### EXERCISE OBJECTIVE
Check each statement against the text on skin cancer thermography. Answer yes or no for each, and quote the words that settle it. 1. The skin model used to make the synthetic data has five layers. 2. Surface temperature is measured after controlled heating. 3. Three network architectures were evaluated.

### SUPPLIED TEXT
Researcher: Jan Verstockt
Supervisor: Gunther Steenackers

A non-invasive technique to complement dermoscopy
This research branch within the InViLab team focuses on improving Dynamic Infrared Thermography (DIRT) in skin cancer detection and characterization. The aim of this research is to further develop this emerging technique, make it more robust, and establish it as a widely adopted method. To make this possible, the research explores how infrared thermography combined with numerical modelling and artificial intelligence can contribute to identifying the subcutaneous area and depth of the skin lesion to facilitate the surgeon with removing it.
In collaboration with:

Skin cancer characterization with active infrared thermography and finite element modelling
Active infrared thermography (IRT) offers a non-invasive route to detect and characterize cutaneous lesions by measuring transient surface temperature responses following controlled cooling. This thesis presents an end-to-end investigation combining physics-based simulation, thermogram creation, algorithmic feature extraction, machine learning and prototype instrumentation to assess the feasibility of lesion localization and parameter estimation (diameter, depth, shape) from reheating sequences.
A five-layer parametric finite-element skin model based on Pennes’ bioheat equation was developed to produce large, labelled synthetic datasets. Data pipelines converted the generated 3D thermal data into clinically comparable 2D thermograms. Three network architectures were evaluated — a CNN regressor (diameter/depth), a U-Net segmentation network (localization/area) and a 3D-CNN for spatiotemporal reheating analysis. Experimental validation used skin-mimicking phantoms to characterize the cooling method and the HypIRskin prototype; a multi-camera imaging platform was developed as a scalable pathway for clinical acquisition.

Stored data
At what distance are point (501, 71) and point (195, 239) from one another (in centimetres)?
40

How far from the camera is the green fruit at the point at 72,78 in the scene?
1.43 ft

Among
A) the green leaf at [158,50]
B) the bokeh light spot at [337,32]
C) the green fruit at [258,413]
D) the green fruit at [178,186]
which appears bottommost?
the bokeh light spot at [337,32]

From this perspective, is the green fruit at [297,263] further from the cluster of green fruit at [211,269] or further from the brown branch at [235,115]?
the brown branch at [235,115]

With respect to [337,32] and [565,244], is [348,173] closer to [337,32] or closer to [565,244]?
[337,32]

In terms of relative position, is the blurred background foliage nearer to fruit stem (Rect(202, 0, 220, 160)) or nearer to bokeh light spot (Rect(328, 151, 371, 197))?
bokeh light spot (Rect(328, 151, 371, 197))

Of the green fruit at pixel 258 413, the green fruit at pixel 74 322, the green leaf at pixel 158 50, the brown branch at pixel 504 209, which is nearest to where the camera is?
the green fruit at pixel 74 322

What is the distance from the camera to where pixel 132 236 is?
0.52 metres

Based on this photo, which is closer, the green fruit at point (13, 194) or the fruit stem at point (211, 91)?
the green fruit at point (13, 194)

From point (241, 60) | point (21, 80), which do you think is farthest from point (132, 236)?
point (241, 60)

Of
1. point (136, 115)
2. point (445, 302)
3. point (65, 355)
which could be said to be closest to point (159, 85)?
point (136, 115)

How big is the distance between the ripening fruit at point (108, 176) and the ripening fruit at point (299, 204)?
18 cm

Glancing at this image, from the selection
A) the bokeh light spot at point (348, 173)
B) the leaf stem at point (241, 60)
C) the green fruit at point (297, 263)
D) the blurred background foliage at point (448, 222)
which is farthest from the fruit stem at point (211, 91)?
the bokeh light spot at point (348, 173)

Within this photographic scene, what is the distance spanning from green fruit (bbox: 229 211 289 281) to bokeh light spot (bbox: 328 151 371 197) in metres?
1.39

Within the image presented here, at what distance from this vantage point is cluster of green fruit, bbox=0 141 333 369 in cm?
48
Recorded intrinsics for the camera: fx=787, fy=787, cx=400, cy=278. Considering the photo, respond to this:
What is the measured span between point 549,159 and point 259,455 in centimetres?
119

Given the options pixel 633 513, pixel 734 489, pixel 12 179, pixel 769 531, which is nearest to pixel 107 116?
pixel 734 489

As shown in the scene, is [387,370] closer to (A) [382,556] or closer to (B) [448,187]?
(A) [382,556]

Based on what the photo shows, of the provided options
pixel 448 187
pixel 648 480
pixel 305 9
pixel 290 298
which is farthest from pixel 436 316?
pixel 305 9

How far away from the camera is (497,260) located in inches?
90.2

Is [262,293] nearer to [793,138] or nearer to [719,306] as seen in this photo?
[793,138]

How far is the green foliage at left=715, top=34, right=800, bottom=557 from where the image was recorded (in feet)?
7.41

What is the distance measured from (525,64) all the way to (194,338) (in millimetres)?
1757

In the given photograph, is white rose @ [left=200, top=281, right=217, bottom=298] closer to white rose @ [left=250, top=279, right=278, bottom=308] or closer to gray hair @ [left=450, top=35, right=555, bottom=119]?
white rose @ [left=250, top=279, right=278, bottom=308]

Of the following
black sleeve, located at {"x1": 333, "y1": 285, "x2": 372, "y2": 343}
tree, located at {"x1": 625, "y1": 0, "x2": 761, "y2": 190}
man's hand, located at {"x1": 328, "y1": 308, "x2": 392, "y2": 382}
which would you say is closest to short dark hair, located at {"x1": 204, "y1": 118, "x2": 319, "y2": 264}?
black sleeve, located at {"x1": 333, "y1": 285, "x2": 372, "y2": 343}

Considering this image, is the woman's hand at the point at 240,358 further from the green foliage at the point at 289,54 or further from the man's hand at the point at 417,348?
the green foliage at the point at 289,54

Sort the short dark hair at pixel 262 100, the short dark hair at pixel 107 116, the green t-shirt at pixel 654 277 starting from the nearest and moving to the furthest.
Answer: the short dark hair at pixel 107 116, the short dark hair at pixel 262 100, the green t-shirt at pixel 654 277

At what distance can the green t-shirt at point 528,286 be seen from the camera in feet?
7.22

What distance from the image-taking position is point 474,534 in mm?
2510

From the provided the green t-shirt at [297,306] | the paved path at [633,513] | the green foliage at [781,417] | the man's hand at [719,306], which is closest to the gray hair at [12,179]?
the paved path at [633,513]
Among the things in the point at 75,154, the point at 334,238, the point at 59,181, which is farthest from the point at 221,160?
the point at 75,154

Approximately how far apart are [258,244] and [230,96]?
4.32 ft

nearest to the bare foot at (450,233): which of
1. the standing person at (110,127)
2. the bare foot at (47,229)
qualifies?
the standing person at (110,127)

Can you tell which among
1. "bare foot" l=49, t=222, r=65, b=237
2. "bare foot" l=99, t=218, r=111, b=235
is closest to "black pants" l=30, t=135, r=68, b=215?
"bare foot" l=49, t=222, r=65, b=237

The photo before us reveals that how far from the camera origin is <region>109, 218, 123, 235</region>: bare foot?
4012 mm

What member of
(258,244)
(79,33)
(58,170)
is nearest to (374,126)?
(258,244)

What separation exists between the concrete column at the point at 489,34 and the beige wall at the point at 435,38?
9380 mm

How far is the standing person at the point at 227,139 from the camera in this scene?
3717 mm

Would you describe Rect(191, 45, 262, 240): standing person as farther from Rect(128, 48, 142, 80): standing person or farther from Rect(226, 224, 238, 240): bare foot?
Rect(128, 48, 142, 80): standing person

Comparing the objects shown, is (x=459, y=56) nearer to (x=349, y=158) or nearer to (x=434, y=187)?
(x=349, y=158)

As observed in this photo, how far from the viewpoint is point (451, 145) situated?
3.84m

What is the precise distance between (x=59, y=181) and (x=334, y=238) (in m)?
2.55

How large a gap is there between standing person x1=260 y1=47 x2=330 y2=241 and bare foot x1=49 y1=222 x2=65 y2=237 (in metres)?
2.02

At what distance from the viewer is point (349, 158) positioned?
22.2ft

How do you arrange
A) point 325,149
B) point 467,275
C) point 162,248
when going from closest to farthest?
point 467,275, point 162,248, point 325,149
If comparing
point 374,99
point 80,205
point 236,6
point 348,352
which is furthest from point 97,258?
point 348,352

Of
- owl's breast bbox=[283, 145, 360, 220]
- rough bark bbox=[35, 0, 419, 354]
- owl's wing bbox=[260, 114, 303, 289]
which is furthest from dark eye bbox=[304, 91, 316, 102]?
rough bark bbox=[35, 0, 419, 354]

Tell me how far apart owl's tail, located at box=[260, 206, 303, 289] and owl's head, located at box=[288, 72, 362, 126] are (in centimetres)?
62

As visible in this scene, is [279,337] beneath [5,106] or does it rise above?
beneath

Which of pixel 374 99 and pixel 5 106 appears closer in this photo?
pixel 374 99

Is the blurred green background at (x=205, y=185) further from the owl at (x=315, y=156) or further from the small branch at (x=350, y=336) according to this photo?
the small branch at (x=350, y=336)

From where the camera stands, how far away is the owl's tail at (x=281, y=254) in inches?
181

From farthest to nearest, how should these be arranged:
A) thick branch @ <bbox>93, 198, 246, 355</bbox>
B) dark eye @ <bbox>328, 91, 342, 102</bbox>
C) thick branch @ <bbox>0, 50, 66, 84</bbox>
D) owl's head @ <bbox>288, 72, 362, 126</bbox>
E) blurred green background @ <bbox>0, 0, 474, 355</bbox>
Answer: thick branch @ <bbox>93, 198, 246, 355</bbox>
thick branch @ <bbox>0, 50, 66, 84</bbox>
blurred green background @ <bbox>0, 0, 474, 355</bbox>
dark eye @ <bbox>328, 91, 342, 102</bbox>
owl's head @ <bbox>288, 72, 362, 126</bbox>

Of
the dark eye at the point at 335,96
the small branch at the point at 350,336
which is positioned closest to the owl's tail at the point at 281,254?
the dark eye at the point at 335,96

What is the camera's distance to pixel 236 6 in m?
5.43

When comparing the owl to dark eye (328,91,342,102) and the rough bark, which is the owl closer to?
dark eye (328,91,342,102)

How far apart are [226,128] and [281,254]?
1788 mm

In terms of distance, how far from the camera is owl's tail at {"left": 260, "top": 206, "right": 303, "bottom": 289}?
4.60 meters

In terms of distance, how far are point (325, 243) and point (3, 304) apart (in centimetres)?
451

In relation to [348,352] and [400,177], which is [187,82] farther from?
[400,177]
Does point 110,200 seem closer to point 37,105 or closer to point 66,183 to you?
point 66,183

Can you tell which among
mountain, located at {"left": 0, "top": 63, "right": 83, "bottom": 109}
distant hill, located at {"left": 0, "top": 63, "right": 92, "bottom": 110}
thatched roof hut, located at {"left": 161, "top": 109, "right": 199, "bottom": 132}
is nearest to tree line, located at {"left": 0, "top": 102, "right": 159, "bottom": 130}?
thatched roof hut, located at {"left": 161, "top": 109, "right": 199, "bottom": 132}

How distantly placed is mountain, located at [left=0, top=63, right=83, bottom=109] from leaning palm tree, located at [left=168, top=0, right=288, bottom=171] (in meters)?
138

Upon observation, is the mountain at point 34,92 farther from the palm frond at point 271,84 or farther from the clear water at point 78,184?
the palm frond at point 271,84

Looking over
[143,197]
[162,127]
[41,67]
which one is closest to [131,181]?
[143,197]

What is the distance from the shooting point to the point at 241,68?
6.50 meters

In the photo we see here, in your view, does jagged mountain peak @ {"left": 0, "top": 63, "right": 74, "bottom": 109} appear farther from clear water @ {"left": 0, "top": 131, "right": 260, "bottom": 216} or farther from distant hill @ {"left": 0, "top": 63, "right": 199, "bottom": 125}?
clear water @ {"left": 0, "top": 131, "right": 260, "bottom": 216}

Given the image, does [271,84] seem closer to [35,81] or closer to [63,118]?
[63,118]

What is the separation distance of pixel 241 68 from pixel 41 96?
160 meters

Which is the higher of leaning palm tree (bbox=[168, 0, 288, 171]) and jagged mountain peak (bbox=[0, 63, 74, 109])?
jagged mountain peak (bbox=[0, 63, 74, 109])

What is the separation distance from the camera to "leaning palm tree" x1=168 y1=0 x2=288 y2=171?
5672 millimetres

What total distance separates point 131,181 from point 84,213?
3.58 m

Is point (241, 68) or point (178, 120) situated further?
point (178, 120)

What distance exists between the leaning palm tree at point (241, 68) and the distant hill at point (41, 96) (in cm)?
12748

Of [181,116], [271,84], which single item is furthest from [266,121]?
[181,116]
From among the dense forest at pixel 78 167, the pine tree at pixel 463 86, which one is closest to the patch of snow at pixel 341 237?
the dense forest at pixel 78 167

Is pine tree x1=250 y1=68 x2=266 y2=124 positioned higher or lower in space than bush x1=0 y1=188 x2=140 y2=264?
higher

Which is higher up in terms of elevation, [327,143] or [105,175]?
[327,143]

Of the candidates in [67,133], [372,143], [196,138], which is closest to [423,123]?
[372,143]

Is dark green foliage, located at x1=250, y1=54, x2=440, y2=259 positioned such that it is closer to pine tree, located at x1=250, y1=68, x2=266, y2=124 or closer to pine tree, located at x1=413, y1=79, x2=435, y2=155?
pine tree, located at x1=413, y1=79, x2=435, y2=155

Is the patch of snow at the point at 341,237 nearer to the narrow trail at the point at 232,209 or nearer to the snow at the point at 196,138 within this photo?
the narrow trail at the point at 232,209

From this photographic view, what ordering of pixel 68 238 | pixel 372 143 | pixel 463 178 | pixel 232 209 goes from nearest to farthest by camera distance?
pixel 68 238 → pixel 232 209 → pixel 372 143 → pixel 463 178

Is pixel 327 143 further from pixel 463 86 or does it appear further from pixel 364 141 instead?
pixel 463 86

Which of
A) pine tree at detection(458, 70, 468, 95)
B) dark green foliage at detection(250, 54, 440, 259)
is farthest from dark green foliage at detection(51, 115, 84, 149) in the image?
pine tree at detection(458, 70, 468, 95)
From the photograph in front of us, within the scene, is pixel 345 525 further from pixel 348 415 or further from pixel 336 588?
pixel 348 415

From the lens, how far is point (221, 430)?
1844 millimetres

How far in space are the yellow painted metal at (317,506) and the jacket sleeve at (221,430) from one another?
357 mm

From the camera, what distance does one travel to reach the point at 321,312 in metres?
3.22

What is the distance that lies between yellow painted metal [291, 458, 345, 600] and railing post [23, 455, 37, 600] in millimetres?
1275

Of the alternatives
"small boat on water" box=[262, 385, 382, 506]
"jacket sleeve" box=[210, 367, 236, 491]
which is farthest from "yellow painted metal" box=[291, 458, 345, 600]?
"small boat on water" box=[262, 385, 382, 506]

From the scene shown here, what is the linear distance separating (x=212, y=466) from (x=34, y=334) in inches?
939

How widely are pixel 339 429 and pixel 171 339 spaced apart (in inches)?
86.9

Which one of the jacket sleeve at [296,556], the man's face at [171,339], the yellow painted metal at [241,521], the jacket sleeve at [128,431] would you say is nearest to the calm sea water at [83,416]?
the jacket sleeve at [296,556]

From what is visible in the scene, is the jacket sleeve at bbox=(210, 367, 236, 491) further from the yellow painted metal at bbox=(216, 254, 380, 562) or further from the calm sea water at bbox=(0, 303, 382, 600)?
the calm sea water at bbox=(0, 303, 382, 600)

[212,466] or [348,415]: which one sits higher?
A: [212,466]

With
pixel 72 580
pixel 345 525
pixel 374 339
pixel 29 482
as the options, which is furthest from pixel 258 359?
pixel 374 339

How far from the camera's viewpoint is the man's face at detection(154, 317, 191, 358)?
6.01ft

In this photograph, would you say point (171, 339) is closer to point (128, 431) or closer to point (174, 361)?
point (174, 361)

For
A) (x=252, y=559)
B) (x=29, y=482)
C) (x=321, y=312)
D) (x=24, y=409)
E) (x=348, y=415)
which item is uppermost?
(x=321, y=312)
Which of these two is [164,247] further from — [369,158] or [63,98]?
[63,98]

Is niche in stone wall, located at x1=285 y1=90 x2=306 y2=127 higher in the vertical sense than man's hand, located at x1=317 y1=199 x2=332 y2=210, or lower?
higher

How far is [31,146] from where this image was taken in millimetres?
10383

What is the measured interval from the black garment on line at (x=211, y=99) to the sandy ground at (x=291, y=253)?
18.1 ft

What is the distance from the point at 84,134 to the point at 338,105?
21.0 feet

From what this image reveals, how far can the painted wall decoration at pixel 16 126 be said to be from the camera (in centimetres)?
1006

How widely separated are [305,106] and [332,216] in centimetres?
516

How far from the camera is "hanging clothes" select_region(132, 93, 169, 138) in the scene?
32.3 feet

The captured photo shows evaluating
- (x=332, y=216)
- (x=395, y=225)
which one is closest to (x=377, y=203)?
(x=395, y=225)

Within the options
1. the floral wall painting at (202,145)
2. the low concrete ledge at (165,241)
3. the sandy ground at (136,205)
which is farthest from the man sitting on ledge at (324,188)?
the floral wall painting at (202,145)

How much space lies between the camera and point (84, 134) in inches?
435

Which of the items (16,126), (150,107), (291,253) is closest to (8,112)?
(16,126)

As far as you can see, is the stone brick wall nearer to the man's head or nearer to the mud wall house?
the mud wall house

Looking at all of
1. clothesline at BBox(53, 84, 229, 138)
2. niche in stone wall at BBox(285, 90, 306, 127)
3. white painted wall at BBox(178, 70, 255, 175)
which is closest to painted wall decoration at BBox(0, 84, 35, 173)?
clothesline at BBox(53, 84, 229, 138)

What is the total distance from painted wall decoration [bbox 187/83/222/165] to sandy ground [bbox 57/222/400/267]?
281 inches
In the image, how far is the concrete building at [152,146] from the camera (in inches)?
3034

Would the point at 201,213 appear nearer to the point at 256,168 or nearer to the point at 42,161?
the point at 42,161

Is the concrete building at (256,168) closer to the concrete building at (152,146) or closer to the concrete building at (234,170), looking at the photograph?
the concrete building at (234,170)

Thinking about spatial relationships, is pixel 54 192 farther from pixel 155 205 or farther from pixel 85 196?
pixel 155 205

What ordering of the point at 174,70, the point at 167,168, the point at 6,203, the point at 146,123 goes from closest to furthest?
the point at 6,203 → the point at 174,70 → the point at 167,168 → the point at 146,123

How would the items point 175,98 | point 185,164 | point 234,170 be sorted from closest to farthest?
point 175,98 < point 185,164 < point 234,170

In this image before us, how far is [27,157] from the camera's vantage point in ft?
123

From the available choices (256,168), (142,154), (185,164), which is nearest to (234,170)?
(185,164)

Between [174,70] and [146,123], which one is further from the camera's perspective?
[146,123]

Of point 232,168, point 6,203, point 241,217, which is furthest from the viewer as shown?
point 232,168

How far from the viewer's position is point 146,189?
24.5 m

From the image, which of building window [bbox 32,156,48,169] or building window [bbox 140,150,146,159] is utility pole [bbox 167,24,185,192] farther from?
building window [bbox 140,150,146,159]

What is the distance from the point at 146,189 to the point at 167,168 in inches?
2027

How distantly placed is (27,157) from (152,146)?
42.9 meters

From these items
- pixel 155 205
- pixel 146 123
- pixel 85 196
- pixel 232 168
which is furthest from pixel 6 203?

### WRITTEN ANSWER
1. Yes: "A five-layer parametric finite-element skin model"
2. No: "following controlled cooling"
3. Yes: "Three network architectures were evaluated"